Short task A
From the C&R firearms thread, write out the passage starting with "http://www.atf.gov/firearms/faq/curios-relics.html#modifications" and going on through "22 on this.".
Short task B
In the C&R firearms thread, why did the Firearms Technology Branch decide that a firearm must be in its original condition to count as a C&R weapon? Answer in one to three sentences.
Short task C
According to the C&R firearms thread, what happens if a firearm's original stock is replaced with a plastic one?

Selection
────

Q: What modifications can be made on C&R firearms without changing their C&R classification?

The definition for curio or relic (“C & R”) firearms found in 27 CFR § 478.11 does not specifically state that a firearm must be in its original condition to be classified as a C&R firearm. However, ATF Ruling 85-10, which discusses the importation of military C&R firearms, notes that they must be in original configuration and adds that a receiver is not a C&R item. Combining this ruling and the definition of C&R firearms, the Firearms Technology Branch (FTB) has concluded that a firearm must be in its original condition to be considered a C&R weapon.

It is also the opinion of FTB, however, that a minor change such as the addition of scope mounts, non-original sights, or sling swivels would not remove a firearm from its original condition. Moreover, we have determined that replacing particular firearms parts with new parts that are made to the original design would also be acceptable-for example, replacing a cracked M1 Grand stock with a new wooden stock of the same design, but replacing the original firearm stock with a plastic stock would change its classification as a C&R item.
http://www.atf.gov/firearms/faq/curios-relics.html#modifications
ATF took part of a ruling about importation and combined it with their definition of a C&R to come up with a ruling that receivers are not considered C&R.
How do you log them? Doggone if I know, you're sort of in a Catch 22 on this.

James K
November 16, 2012, 09:56 PM
The dealer is correct; I don't think BATFE spends a lot of time worrying about it, but their official position is that people collect guns, not receivers.

The new barrels and stocks raise a question. If the barrels and stocks are sporter type, then the nature of the guns has changed, and they ceased to be C&R when the new parts were put on . But if the new parts are identical to the old military parts, then the nature of the guns has not changed, only parts have been replaced and they are still C&R. (Or at least that is the way I understand it.)

The rulings in that area are confusing, and I really can't blame the seller in this case for exercising caution and wanting to ship to a licensed dealer.

The question at this point is that if the OP had receivers shipped to him under his C&R license, the shipper has made an error. So what to do about it? I don't know. It might be OK just to log the receivers as if they were C&R rifles and let it go at that, but maybe a call to BATFE is in order if there is a lot of concern.

Jim

tobnpr
November 16, 2012, 10:39 PM
Ruling seems pretty clear, to me:


Q: What modifications can be made on C&R firearms without changing their C&R classification?
The definition for curio or relic (“C & R”) firearms found in 27 CFR § 478.11 does not specifically state that a firearm must be in its original condition to be classified as a C&R firearm. However, ATF Ruling 85-10, which discusses the importation of military C&R firearms, notes that they must be in original configuration and adds that a receiver is not a C&R item. Combining this ruling and the definition of C&R firearms, the Firearms Technology Branch (FTB) has concluded that a firearm must be in its original condition to be considered a C&R weapon.

It is also the opinion of FTB, however, that a minor change such as the addition of scope mounts, non-original sights, or sling swivels would not remove a firearm from its original condition. Moreover, we have determined that replacing particular firearms parts with new parts that are made to the original design would also be acceptable-for example, replacing a cracked M1 Grand stock with a new wooden stock of the same design, but replacing the original firearm stock with a plastic stock would change its classification as a C&R item.

────

[Part of a data file]
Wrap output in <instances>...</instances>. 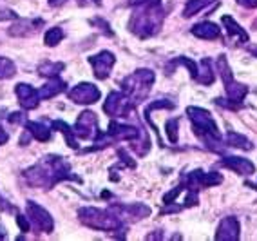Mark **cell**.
I'll return each instance as SVG.
<instances>
[{"label":"cell","mask_w":257,"mask_h":241,"mask_svg":"<svg viewBox=\"0 0 257 241\" xmlns=\"http://www.w3.org/2000/svg\"><path fill=\"white\" fill-rule=\"evenodd\" d=\"M15 74H17V67H15L13 62L6 56H0V80L11 78Z\"/></svg>","instance_id":"4316f807"},{"label":"cell","mask_w":257,"mask_h":241,"mask_svg":"<svg viewBox=\"0 0 257 241\" xmlns=\"http://www.w3.org/2000/svg\"><path fill=\"white\" fill-rule=\"evenodd\" d=\"M0 209H2V210H8V212H13V210H17L13 207V205H10L4 198H2V194H0Z\"/></svg>","instance_id":"e575fe53"},{"label":"cell","mask_w":257,"mask_h":241,"mask_svg":"<svg viewBox=\"0 0 257 241\" xmlns=\"http://www.w3.org/2000/svg\"><path fill=\"white\" fill-rule=\"evenodd\" d=\"M78 218L85 227L103 232L118 230L121 227V223H123L112 210L96 209V207H82L78 210Z\"/></svg>","instance_id":"5b68a950"},{"label":"cell","mask_w":257,"mask_h":241,"mask_svg":"<svg viewBox=\"0 0 257 241\" xmlns=\"http://www.w3.org/2000/svg\"><path fill=\"white\" fill-rule=\"evenodd\" d=\"M24 178L31 187H38V189H53L56 183L64 180H71L74 178L71 174V165L65 162L64 158L60 156H47L35 163L33 167L24 171ZM78 180V178H76ZM80 181V180H78Z\"/></svg>","instance_id":"6da1fadb"},{"label":"cell","mask_w":257,"mask_h":241,"mask_svg":"<svg viewBox=\"0 0 257 241\" xmlns=\"http://www.w3.org/2000/svg\"><path fill=\"white\" fill-rule=\"evenodd\" d=\"M118 156L121 158V160H123V163H125V165H127V167H131V169L136 167V163L133 162V158L127 156V153H125L123 149H119V151H118Z\"/></svg>","instance_id":"d6a6232c"},{"label":"cell","mask_w":257,"mask_h":241,"mask_svg":"<svg viewBox=\"0 0 257 241\" xmlns=\"http://www.w3.org/2000/svg\"><path fill=\"white\" fill-rule=\"evenodd\" d=\"M214 69H212V62L210 58H203L199 62L198 67V74H196V80H198L201 85H212L214 84Z\"/></svg>","instance_id":"d6986e66"},{"label":"cell","mask_w":257,"mask_h":241,"mask_svg":"<svg viewBox=\"0 0 257 241\" xmlns=\"http://www.w3.org/2000/svg\"><path fill=\"white\" fill-rule=\"evenodd\" d=\"M194 37L201 38V40H216L219 37V26L214 22H199L192 28Z\"/></svg>","instance_id":"2e32d148"},{"label":"cell","mask_w":257,"mask_h":241,"mask_svg":"<svg viewBox=\"0 0 257 241\" xmlns=\"http://www.w3.org/2000/svg\"><path fill=\"white\" fill-rule=\"evenodd\" d=\"M128 20V29L140 38H151L156 33H160L163 20H165V13L161 10V0H145L142 4H138Z\"/></svg>","instance_id":"7a4b0ae2"},{"label":"cell","mask_w":257,"mask_h":241,"mask_svg":"<svg viewBox=\"0 0 257 241\" xmlns=\"http://www.w3.org/2000/svg\"><path fill=\"white\" fill-rule=\"evenodd\" d=\"M221 165L230 169V171L237 172V174H241V176H252V174H255V165H253L250 160L241 158V156L223 158V160H221Z\"/></svg>","instance_id":"5bb4252c"},{"label":"cell","mask_w":257,"mask_h":241,"mask_svg":"<svg viewBox=\"0 0 257 241\" xmlns=\"http://www.w3.org/2000/svg\"><path fill=\"white\" fill-rule=\"evenodd\" d=\"M8 140H10V136H8V133H6V131L2 129V126H0V145H4Z\"/></svg>","instance_id":"8d00e7d4"},{"label":"cell","mask_w":257,"mask_h":241,"mask_svg":"<svg viewBox=\"0 0 257 241\" xmlns=\"http://www.w3.org/2000/svg\"><path fill=\"white\" fill-rule=\"evenodd\" d=\"M154 80H156V74L151 69H138L121 80V91L134 103H140L149 96Z\"/></svg>","instance_id":"277c9868"},{"label":"cell","mask_w":257,"mask_h":241,"mask_svg":"<svg viewBox=\"0 0 257 241\" xmlns=\"http://www.w3.org/2000/svg\"><path fill=\"white\" fill-rule=\"evenodd\" d=\"M187 116L192 122V129L194 133L199 136V138L205 142L210 151L214 153H223L221 147V135L219 129H217L216 120L212 118V114L207 111V109H201V107H187Z\"/></svg>","instance_id":"3957f363"},{"label":"cell","mask_w":257,"mask_h":241,"mask_svg":"<svg viewBox=\"0 0 257 241\" xmlns=\"http://www.w3.org/2000/svg\"><path fill=\"white\" fill-rule=\"evenodd\" d=\"M67 0H49V6L51 8H60V6H64Z\"/></svg>","instance_id":"74e56055"},{"label":"cell","mask_w":257,"mask_h":241,"mask_svg":"<svg viewBox=\"0 0 257 241\" xmlns=\"http://www.w3.org/2000/svg\"><path fill=\"white\" fill-rule=\"evenodd\" d=\"M26 214H28V218L35 223V227L42 232H53L55 228V219L47 212L44 207H40L38 203L35 201H28L26 203Z\"/></svg>","instance_id":"9c48e42d"},{"label":"cell","mask_w":257,"mask_h":241,"mask_svg":"<svg viewBox=\"0 0 257 241\" xmlns=\"http://www.w3.org/2000/svg\"><path fill=\"white\" fill-rule=\"evenodd\" d=\"M221 22H223V26L226 28V33H228L230 37H239V40H241V42H248V38H250V37H248V33L244 31V29L241 28V26H239L234 19H232V17L225 15V17L221 19Z\"/></svg>","instance_id":"ffe728a7"},{"label":"cell","mask_w":257,"mask_h":241,"mask_svg":"<svg viewBox=\"0 0 257 241\" xmlns=\"http://www.w3.org/2000/svg\"><path fill=\"white\" fill-rule=\"evenodd\" d=\"M134 105L136 103L123 91H112L103 103V112L109 116H114V118H127L128 114H133Z\"/></svg>","instance_id":"8992f818"},{"label":"cell","mask_w":257,"mask_h":241,"mask_svg":"<svg viewBox=\"0 0 257 241\" xmlns=\"http://www.w3.org/2000/svg\"><path fill=\"white\" fill-rule=\"evenodd\" d=\"M252 55L257 56V47H253V49H252Z\"/></svg>","instance_id":"f35d334b"},{"label":"cell","mask_w":257,"mask_h":241,"mask_svg":"<svg viewBox=\"0 0 257 241\" xmlns=\"http://www.w3.org/2000/svg\"><path fill=\"white\" fill-rule=\"evenodd\" d=\"M64 40V31L60 28H51L46 31V35H44V44H46L47 47H55L56 44H60Z\"/></svg>","instance_id":"484cf974"},{"label":"cell","mask_w":257,"mask_h":241,"mask_svg":"<svg viewBox=\"0 0 257 241\" xmlns=\"http://www.w3.org/2000/svg\"><path fill=\"white\" fill-rule=\"evenodd\" d=\"M53 127H55L56 131H60V133L64 135L65 142H67V145H69L71 149H78V142H76L74 131L71 129L69 124H65V122H62V120H55V122H53Z\"/></svg>","instance_id":"cb8c5ba5"},{"label":"cell","mask_w":257,"mask_h":241,"mask_svg":"<svg viewBox=\"0 0 257 241\" xmlns=\"http://www.w3.org/2000/svg\"><path fill=\"white\" fill-rule=\"evenodd\" d=\"M71 102L78 103V105H91V103H96L100 100L101 93L100 89L94 84H89V82H82V84L74 85L67 93Z\"/></svg>","instance_id":"ba28073f"},{"label":"cell","mask_w":257,"mask_h":241,"mask_svg":"<svg viewBox=\"0 0 257 241\" xmlns=\"http://www.w3.org/2000/svg\"><path fill=\"white\" fill-rule=\"evenodd\" d=\"M65 87H67V85H65L64 80H60L58 76H56V78H53L51 82H47L46 85H42V89L38 91L40 100H49V98L56 96V94L64 93Z\"/></svg>","instance_id":"ac0fdd59"},{"label":"cell","mask_w":257,"mask_h":241,"mask_svg":"<svg viewBox=\"0 0 257 241\" xmlns=\"http://www.w3.org/2000/svg\"><path fill=\"white\" fill-rule=\"evenodd\" d=\"M214 2H217V0H188L187 4H185L183 17L185 19H190L194 15H198L201 10H205L207 6H212Z\"/></svg>","instance_id":"d4e9b609"},{"label":"cell","mask_w":257,"mask_h":241,"mask_svg":"<svg viewBox=\"0 0 257 241\" xmlns=\"http://www.w3.org/2000/svg\"><path fill=\"white\" fill-rule=\"evenodd\" d=\"M17 223H19V227L22 232H29V228H31V225H29V221H28V216L19 214V216H17Z\"/></svg>","instance_id":"1f68e13d"},{"label":"cell","mask_w":257,"mask_h":241,"mask_svg":"<svg viewBox=\"0 0 257 241\" xmlns=\"http://www.w3.org/2000/svg\"><path fill=\"white\" fill-rule=\"evenodd\" d=\"M64 69H65L64 62H44V64L38 65V74L46 76V78H56Z\"/></svg>","instance_id":"603a6c76"},{"label":"cell","mask_w":257,"mask_h":241,"mask_svg":"<svg viewBox=\"0 0 257 241\" xmlns=\"http://www.w3.org/2000/svg\"><path fill=\"white\" fill-rule=\"evenodd\" d=\"M237 4L246 8V10H253V8H257V0H237Z\"/></svg>","instance_id":"836d02e7"},{"label":"cell","mask_w":257,"mask_h":241,"mask_svg":"<svg viewBox=\"0 0 257 241\" xmlns=\"http://www.w3.org/2000/svg\"><path fill=\"white\" fill-rule=\"evenodd\" d=\"M15 93H17V98H19L20 105H22L24 109H28V111L37 109L38 103H40V94H38L37 89L29 84H17Z\"/></svg>","instance_id":"4fadbf2b"},{"label":"cell","mask_w":257,"mask_h":241,"mask_svg":"<svg viewBox=\"0 0 257 241\" xmlns=\"http://www.w3.org/2000/svg\"><path fill=\"white\" fill-rule=\"evenodd\" d=\"M26 131H29V135L38 142H47L51 138V131L40 122H26Z\"/></svg>","instance_id":"7402d4cb"},{"label":"cell","mask_w":257,"mask_h":241,"mask_svg":"<svg viewBox=\"0 0 257 241\" xmlns=\"http://www.w3.org/2000/svg\"><path fill=\"white\" fill-rule=\"evenodd\" d=\"M225 91H226V96H228L230 102L234 103H241L244 100V96L248 94V87L241 82H235L234 78L225 82Z\"/></svg>","instance_id":"e0dca14e"},{"label":"cell","mask_w":257,"mask_h":241,"mask_svg":"<svg viewBox=\"0 0 257 241\" xmlns=\"http://www.w3.org/2000/svg\"><path fill=\"white\" fill-rule=\"evenodd\" d=\"M73 131H74V136H78L82 140H96L101 135L100 126H98V116L92 111H83L78 116Z\"/></svg>","instance_id":"52a82bcc"},{"label":"cell","mask_w":257,"mask_h":241,"mask_svg":"<svg viewBox=\"0 0 257 241\" xmlns=\"http://www.w3.org/2000/svg\"><path fill=\"white\" fill-rule=\"evenodd\" d=\"M223 181V176L219 172H205V178H203V183L205 187H212V185H219Z\"/></svg>","instance_id":"f546056e"},{"label":"cell","mask_w":257,"mask_h":241,"mask_svg":"<svg viewBox=\"0 0 257 241\" xmlns=\"http://www.w3.org/2000/svg\"><path fill=\"white\" fill-rule=\"evenodd\" d=\"M109 210L118 216L121 221L127 219V221H140V219H145L151 216V207L143 203H133V205H112Z\"/></svg>","instance_id":"30bf717a"},{"label":"cell","mask_w":257,"mask_h":241,"mask_svg":"<svg viewBox=\"0 0 257 241\" xmlns=\"http://www.w3.org/2000/svg\"><path fill=\"white\" fill-rule=\"evenodd\" d=\"M89 64L92 65L94 76H96L98 80H105V78H109L110 69H112V65L116 64V58L110 51H100L98 55L89 56Z\"/></svg>","instance_id":"8fae6325"},{"label":"cell","mask_w":257,"mask_h":241,"mask_svg":"<svg viewBox=\"0 0 257 241\" xmlns=\"http://www.w3.org/2000/svg\"><path fill=\"white\" fill-rule=\"evenodd\" d=\"M226 145L243 149V151H252L253 149L252 142H250L244 135H239V133H235V131H228V135H226Z\"/></svg>","instance_id":"44dd1931"},{"label":"cell","mask_w":257,"mask_h":241,"mask_svg":"<svg viewBox=\"0 0 257 241\" xmlns=\"http://www.w3.org/2000/svg\"><path fill=\"white\" fill-rule=\"evenodd\" d=\"M107 135H109L112 140H128V142H134L136 138L142 136V131L136 129V127H133V126L119 124V122H110Z\"/></svg>","instance_id":"9a60e30c"},{"label":"cell","mask_w":257,"mask_h":241,"mask_svg":"<svg viewBox=\"0 0 257 241\" xmlns=\"http://www.w3.org/2000/svg\"><path fill=\"white\" fill-rule=\"evenodd\" d=\"M216 241H237L241 237V225L237 218L228 216L219 221V227L216 230Z\"/></svg>","instance_id":"7c38bea8"},{"label":"cell","mask_w":257,"mask_h":241,"mask_svg":"<svg viewBox=\"0 0 257 241\" xmlns=\"http://www.w3.org/2000/svg\"><path fill=\"white\" fill-rule=\"evenodd\" d=\"M217 71H219V76H221V80H223V84L234 78V74H232V69H230L225 55H221L219 58H217Z\"/></svg>","instance_id":"83f0119b"},{"label":"cell","mask_w":257,"mask_h":241,"mask_svg":"<svg viewBox=\"0 0 257 241\" xmlns=\"http://www.w3.org/2000/svg\"><path fill=\"white\" fill-rule=\"evenodd\" d=\"M183 190V183H179L178 187H174V189L170 190V192H167L165 196H163V203L165 205H170V203H174V199L178 198V194Z\"/></svg>","instance_id":"4dcf8cb0"},{"label":"cell","mask_w":257,"mask_h":241,"mask_svg":"<svg viewBox=\"0 0 257 241\" xmlns=\"http://www.w3.org/2000/svg\"><path fill=\"white\" fill-rule=\"evenodd\" d=\"M178 124H179L178 118L167 122V136H169L170 144H178V140H179V136H178Z\"/></svg>","instance_id":"f1b7e54d"},{"label":"cell","mask_w":257,"mask_h":241,"mask_svg":"<svg viewBox=\"0 0 257 241\" xmlns=\"http://www.w3.org/2000/svg\"><path fill=\"white\" fill-rule=\"evenodd\" d=\"M22 112H13V114H10V122L11 124H19V122H22Z\"/></svg>","instance_id":"d590c367"},{"label":"cell","mask_w":257,"mask_h":241,"mask_svg":"<svg viewBox=\"0 0 257 241\" xmlns=\"http://www.w3.org/2000/svg\"><path fill=\"white\" fill-rule=\"evenodd\" d=\"M2 237H4V232H2V230H0V239H2Z\"/></svg>","instance_id":"ab89813d"}]
</instances>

────

Right answer A
http://www.atf.gov/firearms/faq/curios-relics.html#modifications
ATF took part of a ruling about importation and combined it with their definition of a C&R to come up with a ruling that receivers are not considered C&R.
How do you log them? Doggone if I know, you're sort of in a Catch 22 on this.

Right answer B
The definition in 27 CFR § 478.11 doesn't require original condition on its own. ATF Ruling 85-10, on importing military C&R firearms, says they must be in original configuration. The Firearms Technology Branch combined that ruling with the definition and concluded that original condition is required.

Right answer C
It changes the firearm's classification as a C&R item.